The province of Benguela contains ten municipalities (municípios):

- Baía-Farta
- Balombo
- Benguela
- Bocoio
- Caimbambo
- Catumbela
- Chongorói
- Cubal
- Ganda
- Lobito

==Communes==
The province of Benguela contains the following communes (comunas); sorted by their respective municipalities:

- Baia-Farta Municipality: – Baía-Farta, Calohanga (Kalohanga), Dombe Grande, Equimina
- Balombo Municipality: – Balombo, Chindumbo (Chidumbo), Chingongo (Chigongo), Maca Mombolo
- Benguela Municipality: – Benguela; which is subdivided into six zones
- Bocoio Municipality: – Bocoio, Cavimbe, Chila, Cubal do Lumbo, Monte Belo, Passe
- Caimbambo Municipality: – Caiave, Caimbambo, Canhamela, Catengue, Viangombe
- Catumbela Municipality: – Biópio, Catumbela, Gama, Praia Bebe
- Chongorói Municipality: – Bolongueira (Bolongueira), Camuine (Kamuine), Chongorói
- Cubal Municipality: – Capupa, Cubal, Iambala (Imbala), Tumbulo (Lomaum)
- Ganda Municipality: – Babaera, Casseque (Kasseque), Chicuma (Chikuma), Ebanga, Ganda
- Lobito Municipality: – Canjala, Egipto Praia (Egito), Lobito-Canata

==Culture==
The predominant ethnic groups are the Ovimbundu and Ngangela. The majority language is Umbundu.

==List of governors of Benguela==

| Name | Years in office |
|---|---|
| Sócrates Mendonça de Oliveira Dáskalos | 1974–1977 |
| Estêvão Gungo Arão | 1976–1977 |
| José Ilídio Tehilekesse Manjenje | 1977 |
| Luís Doukui Paulo de Castro | 1977 |
| Garcia Lourenço Vaz Contreiras | 1977–1979 |
| Julião Mateus Paulo a.k.a.

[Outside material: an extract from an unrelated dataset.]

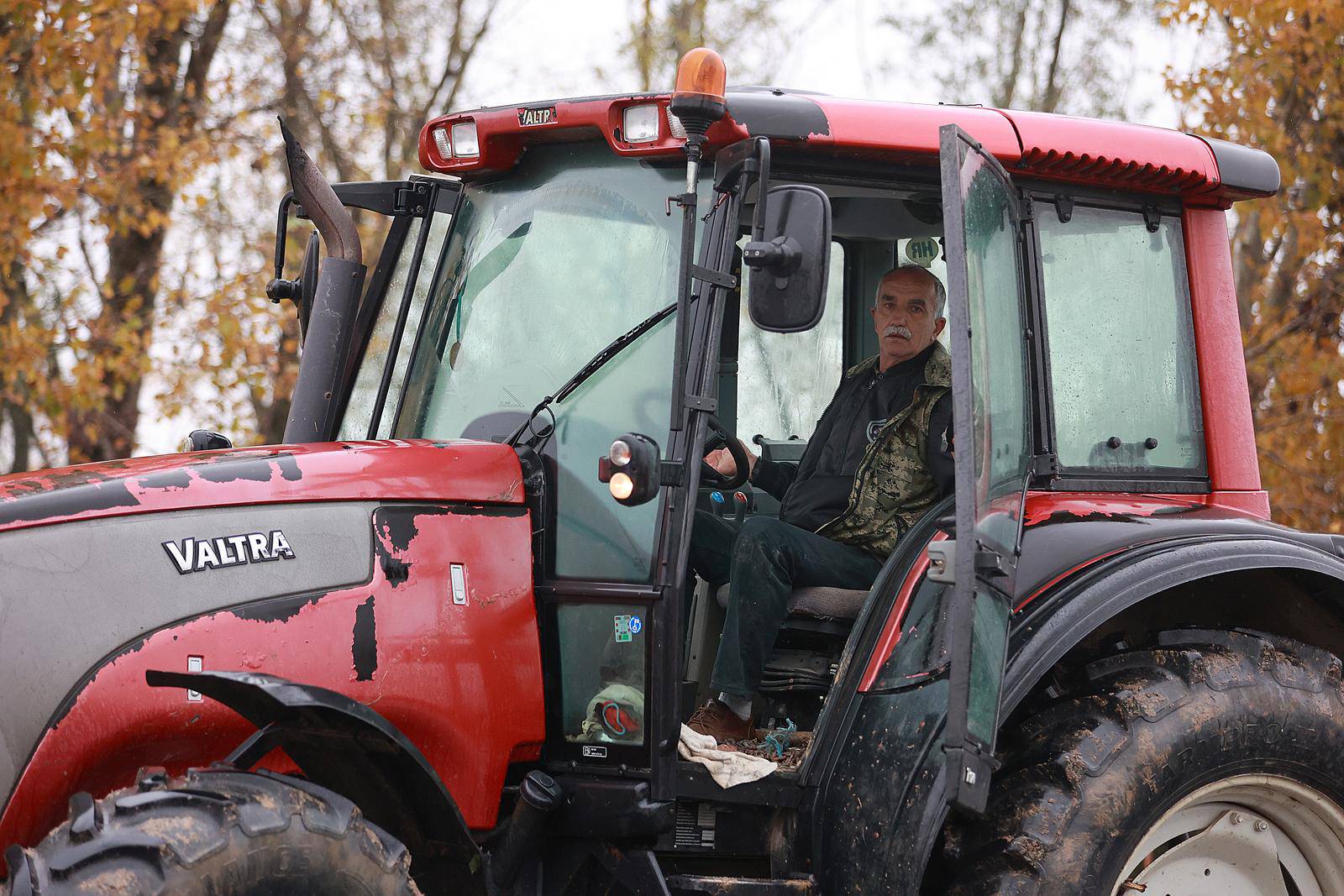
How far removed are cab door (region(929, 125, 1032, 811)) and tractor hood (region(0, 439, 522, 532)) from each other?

Dino Matross | 1979–1981 |
| Kundi Paihama | 1981–1986 |
| João Manuel Gonçalves Lourenço | 1986–1989 |
| Paulo Teixeira Jorge | 1989–1995 |
| Dumilde das Chagas Rangel | 1995–2009 |
| Armando da Cruz Neto | 2009–2013 |
| Isaac Francisco Maria dos Anjos | 2013–2017 |
| Rui Luís Falcão Pinto de Andrade | 2017–2021 |
| Luís da Fonseca Nunes | 2021– |

Up to 1991, the official name was Provincial Commissioner.